Blockchain-Technologien sind auf lange Sicht aber auch in Backoffice-Prozessen einsetzbar und können darüber hinaus für die Entwicklung und Etablierung von Fotodatenbanken verwendet werden. Der Erfolg und das Potenzial der Blockchain-Technologien sind in diesen Tagen vor allem auf die Sicherheitseigenschaften zurückzuführen. So ist das Risiko eines Datenverlustes hier doch deutlich geringer als in anderen Bereichen. Grund ist die bewusste Aufteilung der verschiedenen Daten. So lagern die Daten nicht auf einem PC, sondern werden auf mehrere aufgeteilt. Das sorgt wiederum dafür, dass der Datenverlust deutlich abnimmt.

Treten Fehler auf, lassen sich diese in der Blockchain-Technologie darüber hinaus viel schneller beheben. Oft ist nämlich kinderleicht auszumachen, bei welchem Anwender diese Fehler aufgetreten sind. Die Blockchain-Technologie ist ein Bereich der permanenten Weiterentwicklung. Es gibt immer wieder neue Ideen und technische Ansätze, die von den Unternehmen verfolgt werden. Gründer können sich beispielsweise im Segment der Smart Contracts engagieren. Den automatisierten Transaktionen wird in vielen Bereichen sehr viel Aufmerksamkeit zuteil, da sie eine erhebliche Zeitersparnis ermöglichen.

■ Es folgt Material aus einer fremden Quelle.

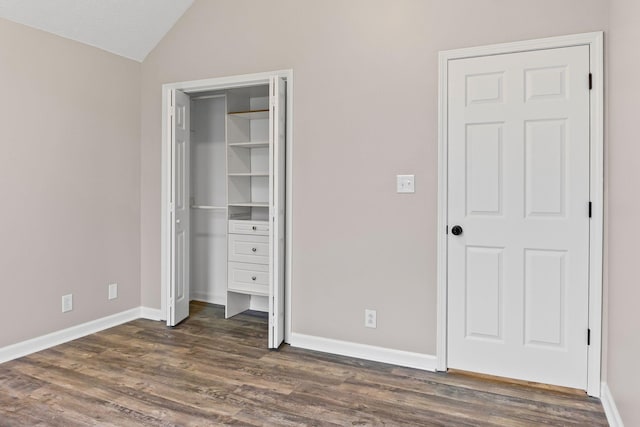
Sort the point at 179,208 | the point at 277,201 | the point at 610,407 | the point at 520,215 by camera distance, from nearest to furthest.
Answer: the point at 610,407, the point at 520,215, the point at 277,201, the point at 179,208

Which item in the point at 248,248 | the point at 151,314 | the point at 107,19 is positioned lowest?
the point at 151,314

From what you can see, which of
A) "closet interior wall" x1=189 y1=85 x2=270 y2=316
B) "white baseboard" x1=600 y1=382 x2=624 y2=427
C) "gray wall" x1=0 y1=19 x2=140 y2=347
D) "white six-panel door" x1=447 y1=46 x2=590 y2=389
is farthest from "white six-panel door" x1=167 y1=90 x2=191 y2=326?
"white baseboard" x1=600 y1=382 x2=624 y2=427

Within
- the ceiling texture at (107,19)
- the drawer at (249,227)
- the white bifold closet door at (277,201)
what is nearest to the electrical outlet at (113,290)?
the drawer at (249,227)

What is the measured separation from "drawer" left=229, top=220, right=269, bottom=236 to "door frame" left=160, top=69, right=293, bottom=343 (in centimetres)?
60

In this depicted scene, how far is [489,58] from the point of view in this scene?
2.77m

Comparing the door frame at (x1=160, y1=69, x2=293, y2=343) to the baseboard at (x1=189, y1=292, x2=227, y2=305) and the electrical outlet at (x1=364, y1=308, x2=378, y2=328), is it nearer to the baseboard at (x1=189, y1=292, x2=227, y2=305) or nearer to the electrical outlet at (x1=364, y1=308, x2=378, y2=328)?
the electrical outlet at (x1=364, y1=308, x2=378, y2=328)

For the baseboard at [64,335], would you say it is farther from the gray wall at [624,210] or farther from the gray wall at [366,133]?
the gray wall at [624,210]

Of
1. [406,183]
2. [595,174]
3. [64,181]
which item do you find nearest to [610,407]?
[595,174]

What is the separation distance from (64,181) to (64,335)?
122 centimetres

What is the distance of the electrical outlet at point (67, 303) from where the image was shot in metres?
3.49

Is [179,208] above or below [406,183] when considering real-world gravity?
below

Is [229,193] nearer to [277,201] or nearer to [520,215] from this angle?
[277,201]

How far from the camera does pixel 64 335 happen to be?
348 centimetres

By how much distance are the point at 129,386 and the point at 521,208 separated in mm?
2657
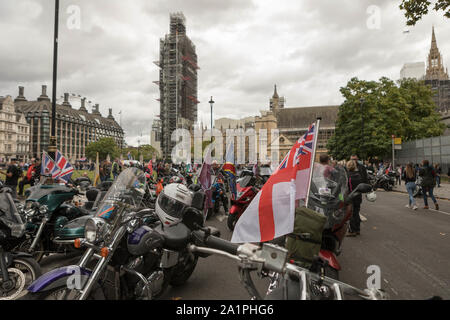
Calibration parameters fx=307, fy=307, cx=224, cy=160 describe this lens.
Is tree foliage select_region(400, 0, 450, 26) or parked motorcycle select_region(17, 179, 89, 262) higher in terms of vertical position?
tree foliage select_region(400, 0, 450, 26)

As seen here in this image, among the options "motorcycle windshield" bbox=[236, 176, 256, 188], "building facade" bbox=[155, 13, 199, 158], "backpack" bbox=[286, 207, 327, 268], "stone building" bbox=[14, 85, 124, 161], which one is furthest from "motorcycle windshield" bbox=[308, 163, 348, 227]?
"stone building" bbox=[14, 85, 124, 161]

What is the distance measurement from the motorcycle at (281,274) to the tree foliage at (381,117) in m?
31.8

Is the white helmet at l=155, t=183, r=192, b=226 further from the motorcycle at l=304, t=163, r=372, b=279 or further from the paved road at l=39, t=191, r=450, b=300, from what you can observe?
the motorcycle at l=304, t=163, r=372, b=279

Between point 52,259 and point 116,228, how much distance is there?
10.8 feet

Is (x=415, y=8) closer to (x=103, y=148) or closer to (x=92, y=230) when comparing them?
(x=92, y=230)

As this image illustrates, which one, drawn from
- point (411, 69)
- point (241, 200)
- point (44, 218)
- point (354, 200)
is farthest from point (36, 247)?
point (411, 69)

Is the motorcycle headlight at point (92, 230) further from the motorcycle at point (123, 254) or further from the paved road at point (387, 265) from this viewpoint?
the paved road at point (387, 265)

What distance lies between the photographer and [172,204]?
3330 mm

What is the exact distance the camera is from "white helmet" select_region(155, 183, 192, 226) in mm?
3293

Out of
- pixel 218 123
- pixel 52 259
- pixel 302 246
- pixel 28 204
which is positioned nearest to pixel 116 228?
pixel 302 246

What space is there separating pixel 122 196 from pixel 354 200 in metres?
5.74

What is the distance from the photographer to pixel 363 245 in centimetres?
607

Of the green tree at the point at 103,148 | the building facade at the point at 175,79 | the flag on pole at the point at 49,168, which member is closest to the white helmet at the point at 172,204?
the flag on pole at the point at 49,168
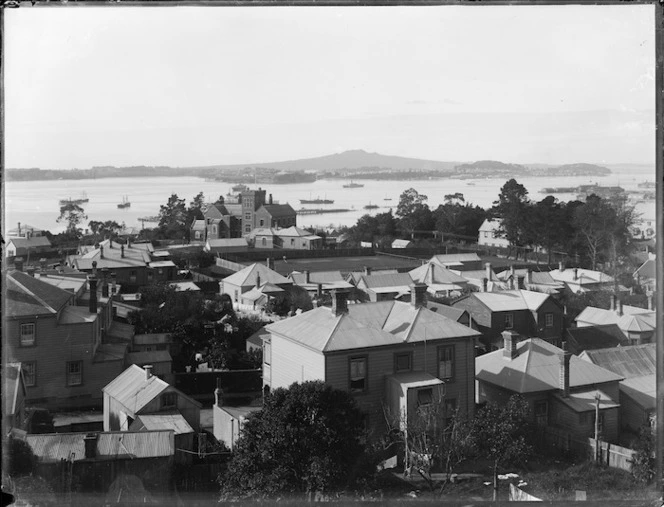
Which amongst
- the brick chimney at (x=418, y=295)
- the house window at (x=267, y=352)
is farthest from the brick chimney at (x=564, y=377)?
the house window at (x=267, y=352)

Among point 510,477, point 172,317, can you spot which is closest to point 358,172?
point 172,317

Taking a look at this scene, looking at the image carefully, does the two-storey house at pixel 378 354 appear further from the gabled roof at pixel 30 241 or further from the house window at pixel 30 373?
the gabled roof at pixel 30 241

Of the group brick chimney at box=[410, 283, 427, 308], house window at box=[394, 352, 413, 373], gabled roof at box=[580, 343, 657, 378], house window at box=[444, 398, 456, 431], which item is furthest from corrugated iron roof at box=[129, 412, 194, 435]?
gabled roof at box=[580, 343, 657, 378]

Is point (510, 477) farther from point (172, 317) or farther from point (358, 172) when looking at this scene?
point (358, 172)

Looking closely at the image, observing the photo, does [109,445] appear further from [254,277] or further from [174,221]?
[174,221]

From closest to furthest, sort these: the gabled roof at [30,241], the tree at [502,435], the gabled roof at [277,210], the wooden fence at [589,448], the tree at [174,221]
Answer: the tree at [502,435]
the wooden fence at [589,448]
the gabled roof at [30,241]
the tree at [174,221]
the gabled roof at [277,210]

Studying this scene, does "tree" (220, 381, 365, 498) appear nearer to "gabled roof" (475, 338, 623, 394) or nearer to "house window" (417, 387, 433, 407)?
"house window" (417, 387, 433, 407)

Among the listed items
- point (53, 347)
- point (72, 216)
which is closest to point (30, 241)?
point (72, 216)
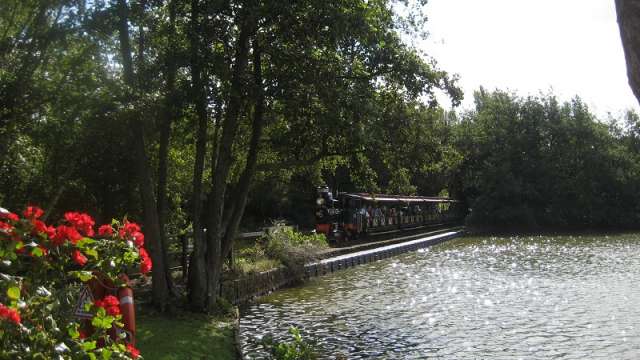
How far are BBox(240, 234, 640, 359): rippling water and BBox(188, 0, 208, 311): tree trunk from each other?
1248 millimetres

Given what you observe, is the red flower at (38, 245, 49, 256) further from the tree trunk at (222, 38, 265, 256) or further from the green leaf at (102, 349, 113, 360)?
the tree trunk at (222, 38, 265, 256)

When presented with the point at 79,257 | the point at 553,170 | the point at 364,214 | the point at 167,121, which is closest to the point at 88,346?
the point at 79,257

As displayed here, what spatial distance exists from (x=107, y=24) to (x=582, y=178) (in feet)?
139

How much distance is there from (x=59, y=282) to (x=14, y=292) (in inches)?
35.3

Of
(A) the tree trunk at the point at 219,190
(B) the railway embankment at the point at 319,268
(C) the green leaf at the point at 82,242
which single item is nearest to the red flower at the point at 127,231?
(C) the green leaf at the point at 82,242

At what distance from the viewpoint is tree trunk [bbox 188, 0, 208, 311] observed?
12.1 meters

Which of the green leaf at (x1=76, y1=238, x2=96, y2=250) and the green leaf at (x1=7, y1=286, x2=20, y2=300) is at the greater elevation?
the green leaf at (x1=76, y1=238, x2=96, y2=250)

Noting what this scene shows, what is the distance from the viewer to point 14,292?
3.03m

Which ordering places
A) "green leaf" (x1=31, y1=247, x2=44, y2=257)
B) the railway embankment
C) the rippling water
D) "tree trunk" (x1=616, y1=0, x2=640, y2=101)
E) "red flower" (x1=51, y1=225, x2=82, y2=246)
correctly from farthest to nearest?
the railway embankment
the rippling water
"red flower" (x1=51, y1=225, x2=82, y2=246)
"green leaf" (x1=31, y1=247, x2=44, y2=257)
"tree trunk" (x1=616, y1=0, x2=640, y2=101)

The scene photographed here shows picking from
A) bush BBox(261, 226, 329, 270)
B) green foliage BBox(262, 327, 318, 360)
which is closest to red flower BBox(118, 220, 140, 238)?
green foliage BBox(262, 327, 318, 360)

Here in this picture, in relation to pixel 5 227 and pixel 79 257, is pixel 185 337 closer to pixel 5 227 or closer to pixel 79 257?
pixel 79 257

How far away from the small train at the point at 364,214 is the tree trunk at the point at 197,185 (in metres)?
12.7

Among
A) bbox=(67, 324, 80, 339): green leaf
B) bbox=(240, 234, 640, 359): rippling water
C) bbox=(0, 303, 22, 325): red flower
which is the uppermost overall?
bbox=(0, 303, 22, 325): red flower

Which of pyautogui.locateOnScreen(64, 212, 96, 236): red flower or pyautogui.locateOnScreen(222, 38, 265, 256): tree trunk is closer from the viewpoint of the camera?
pyautogui.locateOnScreen(64, 212, 96, 236): red flower
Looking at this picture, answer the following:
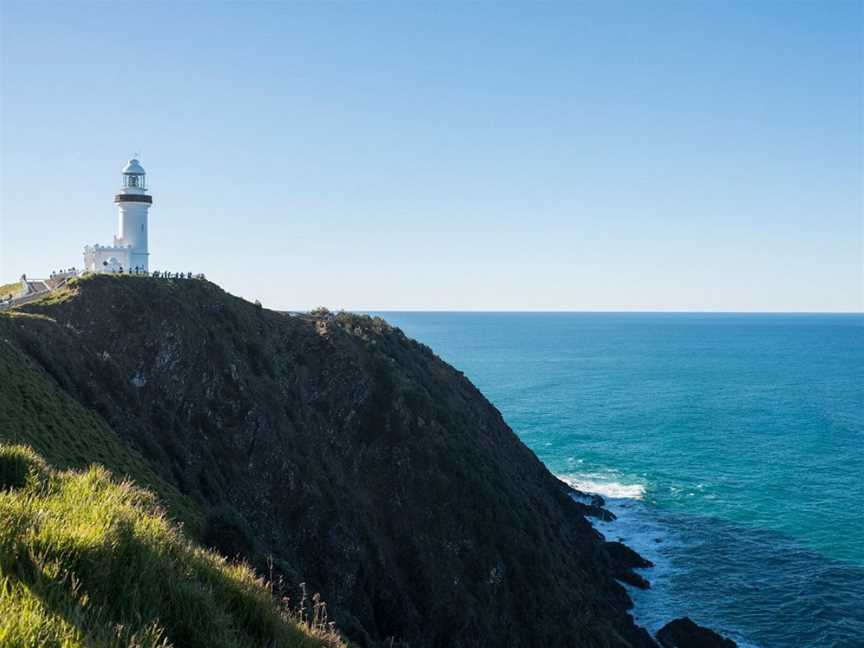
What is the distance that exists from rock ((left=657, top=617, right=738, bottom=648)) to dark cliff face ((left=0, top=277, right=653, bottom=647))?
6.29 feet

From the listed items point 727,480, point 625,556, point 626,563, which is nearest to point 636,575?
point 626,563

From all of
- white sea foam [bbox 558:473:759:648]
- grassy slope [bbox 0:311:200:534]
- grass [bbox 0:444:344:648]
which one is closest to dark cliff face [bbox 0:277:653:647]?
white sea foam [bbox 558:473:759:648]

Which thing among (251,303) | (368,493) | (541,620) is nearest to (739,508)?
(541,620)

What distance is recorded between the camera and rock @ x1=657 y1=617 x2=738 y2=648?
39.4 metres

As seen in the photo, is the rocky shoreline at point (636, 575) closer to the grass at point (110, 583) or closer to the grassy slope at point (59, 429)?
the grassy slope at point (59, 429)

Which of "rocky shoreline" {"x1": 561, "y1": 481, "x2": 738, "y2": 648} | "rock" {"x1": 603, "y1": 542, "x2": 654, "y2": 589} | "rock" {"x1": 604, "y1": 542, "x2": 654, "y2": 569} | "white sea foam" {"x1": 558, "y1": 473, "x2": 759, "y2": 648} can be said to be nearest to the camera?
"rocky shoreline" {"x1": 561, "y1": 481, "x2": 738, "y2": 648}

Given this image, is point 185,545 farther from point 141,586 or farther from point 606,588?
point 606,588

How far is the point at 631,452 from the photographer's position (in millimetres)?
81562

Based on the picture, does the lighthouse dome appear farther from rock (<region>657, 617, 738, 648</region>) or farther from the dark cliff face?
rock (<region>657, 617, 738, 648</region>)

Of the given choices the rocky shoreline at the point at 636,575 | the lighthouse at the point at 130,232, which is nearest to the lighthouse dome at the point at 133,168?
the lighthouse at the point at 130,232

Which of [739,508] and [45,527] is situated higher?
[45,527]

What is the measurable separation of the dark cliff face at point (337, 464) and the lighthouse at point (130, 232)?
12.4 metres

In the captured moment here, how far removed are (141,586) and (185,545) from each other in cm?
180

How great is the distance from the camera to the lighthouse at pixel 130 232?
55906 mm
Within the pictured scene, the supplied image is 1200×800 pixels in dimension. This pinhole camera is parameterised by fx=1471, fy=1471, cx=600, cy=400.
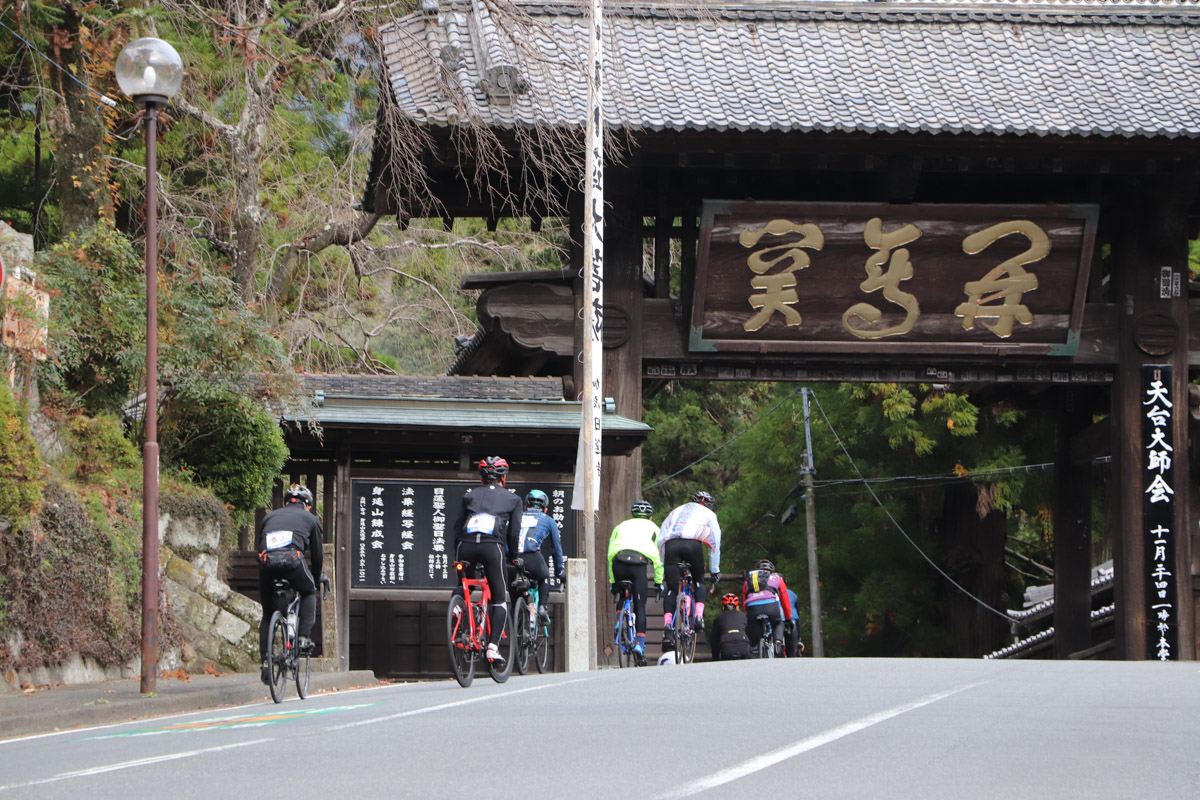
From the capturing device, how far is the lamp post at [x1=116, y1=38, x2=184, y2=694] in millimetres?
12344

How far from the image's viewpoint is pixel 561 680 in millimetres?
12570

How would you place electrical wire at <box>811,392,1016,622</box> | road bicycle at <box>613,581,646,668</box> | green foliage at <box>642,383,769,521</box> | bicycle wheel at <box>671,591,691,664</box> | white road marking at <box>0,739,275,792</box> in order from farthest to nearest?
1. green foliage at <box>642,383,769,521</box>
2. electrical wire at <box>811,392,1016,622</box>
3. bicycle wheel at <box>671,591,691,664</box>
4. road bicycle at <box>613,581,646,668</box>
5. white road marking at <box>0,739,275,792</box>

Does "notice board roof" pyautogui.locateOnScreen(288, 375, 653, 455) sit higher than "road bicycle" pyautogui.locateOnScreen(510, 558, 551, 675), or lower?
higher

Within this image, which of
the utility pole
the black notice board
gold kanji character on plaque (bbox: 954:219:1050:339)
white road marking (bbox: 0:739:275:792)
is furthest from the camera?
the utility pole

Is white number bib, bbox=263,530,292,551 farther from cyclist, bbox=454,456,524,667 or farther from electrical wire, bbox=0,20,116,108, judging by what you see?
→ electrical wire, bbox=0,20,116,108

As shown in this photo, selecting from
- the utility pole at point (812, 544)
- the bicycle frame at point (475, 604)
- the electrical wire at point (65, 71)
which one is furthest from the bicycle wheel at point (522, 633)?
the utility pole at point (812, 544)

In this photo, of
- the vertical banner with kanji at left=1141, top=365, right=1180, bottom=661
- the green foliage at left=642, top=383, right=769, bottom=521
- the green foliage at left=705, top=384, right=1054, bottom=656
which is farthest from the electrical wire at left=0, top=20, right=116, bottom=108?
the green foliage at left=642, top=383, right=769, bottom=521

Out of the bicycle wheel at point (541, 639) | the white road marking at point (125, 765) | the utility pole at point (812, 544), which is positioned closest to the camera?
the white road marking at point (125, 765)

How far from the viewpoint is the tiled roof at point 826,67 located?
17.7 m

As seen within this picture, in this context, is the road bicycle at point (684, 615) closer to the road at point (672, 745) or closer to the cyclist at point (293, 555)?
the road at point (672, 745)

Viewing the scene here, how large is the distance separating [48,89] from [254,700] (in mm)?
9498

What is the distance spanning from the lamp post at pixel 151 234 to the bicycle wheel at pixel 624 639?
5.45 meters

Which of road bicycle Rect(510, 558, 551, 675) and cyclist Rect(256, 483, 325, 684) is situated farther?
road bicycle Rect(510, 558, 551, 675)

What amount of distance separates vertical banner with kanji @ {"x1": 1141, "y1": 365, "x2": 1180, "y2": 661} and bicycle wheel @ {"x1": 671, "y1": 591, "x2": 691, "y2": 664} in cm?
623
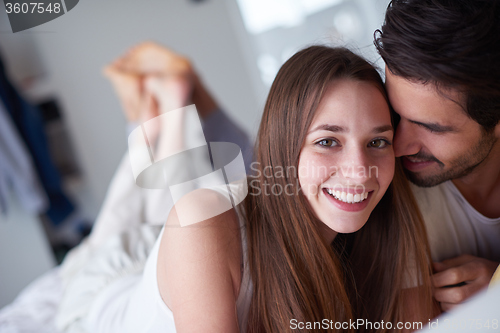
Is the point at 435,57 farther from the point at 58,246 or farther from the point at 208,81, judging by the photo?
the point at 58,246

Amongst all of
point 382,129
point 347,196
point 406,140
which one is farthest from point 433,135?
point 347,196

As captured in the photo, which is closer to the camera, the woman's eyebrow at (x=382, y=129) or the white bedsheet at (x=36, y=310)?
the woman's eyebrow at (x=382, y=129)

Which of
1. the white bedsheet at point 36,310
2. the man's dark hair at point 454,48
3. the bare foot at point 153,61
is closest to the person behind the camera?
the man's dark hair at point 454,48

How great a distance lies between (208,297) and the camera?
80cm

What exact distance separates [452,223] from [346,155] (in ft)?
1.81

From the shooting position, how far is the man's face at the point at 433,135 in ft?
2.93

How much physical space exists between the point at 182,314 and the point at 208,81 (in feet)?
8.21

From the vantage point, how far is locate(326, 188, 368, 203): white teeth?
869 mm

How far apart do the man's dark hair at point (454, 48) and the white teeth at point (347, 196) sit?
309 mm

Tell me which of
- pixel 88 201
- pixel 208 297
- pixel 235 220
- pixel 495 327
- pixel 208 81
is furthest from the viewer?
pixel 208 81

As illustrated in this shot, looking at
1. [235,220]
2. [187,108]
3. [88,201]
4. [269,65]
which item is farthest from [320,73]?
[88,201]

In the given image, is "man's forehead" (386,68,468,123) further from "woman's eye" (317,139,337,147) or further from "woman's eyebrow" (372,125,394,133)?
"woman's eye" (317,139,337,147)

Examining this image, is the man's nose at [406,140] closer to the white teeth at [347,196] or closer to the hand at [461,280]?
the white teeth at [347,196]

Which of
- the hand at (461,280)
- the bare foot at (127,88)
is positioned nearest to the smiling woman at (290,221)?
the hand at (461,280)
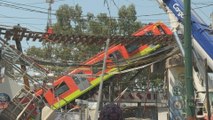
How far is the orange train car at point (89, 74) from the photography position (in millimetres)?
24172

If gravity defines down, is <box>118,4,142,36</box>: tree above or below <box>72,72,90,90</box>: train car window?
above

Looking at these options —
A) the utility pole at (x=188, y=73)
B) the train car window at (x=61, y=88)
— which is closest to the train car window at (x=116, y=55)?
the train car window at (x=61, y=88)

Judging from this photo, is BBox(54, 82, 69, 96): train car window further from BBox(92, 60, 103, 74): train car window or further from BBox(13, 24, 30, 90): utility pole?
BBox(13, 24, 30, 90): utility pole

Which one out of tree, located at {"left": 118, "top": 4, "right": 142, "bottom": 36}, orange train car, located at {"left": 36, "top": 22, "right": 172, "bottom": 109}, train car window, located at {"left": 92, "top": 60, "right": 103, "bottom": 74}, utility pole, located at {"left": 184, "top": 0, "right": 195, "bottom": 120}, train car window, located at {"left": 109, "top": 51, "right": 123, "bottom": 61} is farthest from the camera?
tree, located at {"left": 118, "top": 4, "right": 142, "bottom": 36}

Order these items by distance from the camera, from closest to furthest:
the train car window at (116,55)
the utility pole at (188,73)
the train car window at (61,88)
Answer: the utility pole at (188,73) → the train car window at (116,55) → the train car window at (61,88)

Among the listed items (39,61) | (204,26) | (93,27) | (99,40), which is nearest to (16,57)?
(39,61)

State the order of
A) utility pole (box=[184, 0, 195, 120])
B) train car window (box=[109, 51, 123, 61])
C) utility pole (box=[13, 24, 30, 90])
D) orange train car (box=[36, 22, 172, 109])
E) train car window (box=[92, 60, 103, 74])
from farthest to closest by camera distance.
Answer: train car window (box=[109, 51, 123, 61])
orange train car (box=[36, 22, 172, 109])
train car window (box=[92, 60, 103, 74])
utility pole (box=[13, 24, 30, 90])
utility pole (box=[184, 0, 195, 120])

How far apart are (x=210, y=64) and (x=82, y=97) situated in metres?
10.9

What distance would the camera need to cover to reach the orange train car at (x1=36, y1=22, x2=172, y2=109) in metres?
24.2

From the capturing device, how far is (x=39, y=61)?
1978cm

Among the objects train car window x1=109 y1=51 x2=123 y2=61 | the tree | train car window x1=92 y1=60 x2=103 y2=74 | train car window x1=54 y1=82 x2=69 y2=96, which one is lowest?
train car window x1=54 y1=82 x2=69 y2=96

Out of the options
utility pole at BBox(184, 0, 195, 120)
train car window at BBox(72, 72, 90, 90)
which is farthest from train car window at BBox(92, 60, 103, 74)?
utility pole at BBox(184, 0, 195, 120)

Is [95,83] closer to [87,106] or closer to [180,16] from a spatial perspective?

Bundesregierung setzt auf eigene Blockchain-Strategie

Wie wichtig die Blockchain-Branche ist und welches Potenzial in ihr letztlich für die deutsche Wirtschaft steckt, hat in den letzten Jahren auch die Bundesregierung für sich erkannt und hat 2019 eine eigene Strategie verabschiedet. Die Bundesregierung hat hier übrigens betont, dass Deutschland aktuell im Bereich der Blockchain-Technologien zu den führenden Standorten auf internationaler Ebene gehört. Um diesen Status weiter auszubauen, hat sich das Bundeswirtschaftsministerium darauf verständigt, verschiedene Pilotprojekte auf den Weg zu bringen.

Dabei konzentriert sich der Bund auf einen klaren Bereich: den Energiesektor. Gerade hier könnte die Blockchain Technologie in den kommenden Jahren zu erheblichen Weiterentwicklungen beitragen und vor allem auch in der Energiewende selbst die Digitalisierung vorantreiben. Durch die frühe Fokussierung auf diesen Bereich verfolgt die Bundesregierung vor allem ein Ziel: Deutschland soll als Blockchain-Standort gestärkt werden, sodass neue Technologien gezielt vorangetrieben werden. Die Bundesrepublik könnte sich mit diesem Engagement auch auf Dauer als einer der führenden Standorte halten, was wiederum ein erhebliches Potenzial aufseiten der Gründer darstellt.

Die klare Blockchain Strategie der Bundesregierung ebnet den Weg dafür, die Chancen zu nutzen, die diese Technologie mitbringt. Die Bundesregierung unterstrich bei der Vorstellung der Strategie, dass es vor allem darum gehe, sowohl Potenziale als auch die digitale Transformation an sich zu ermöglichen.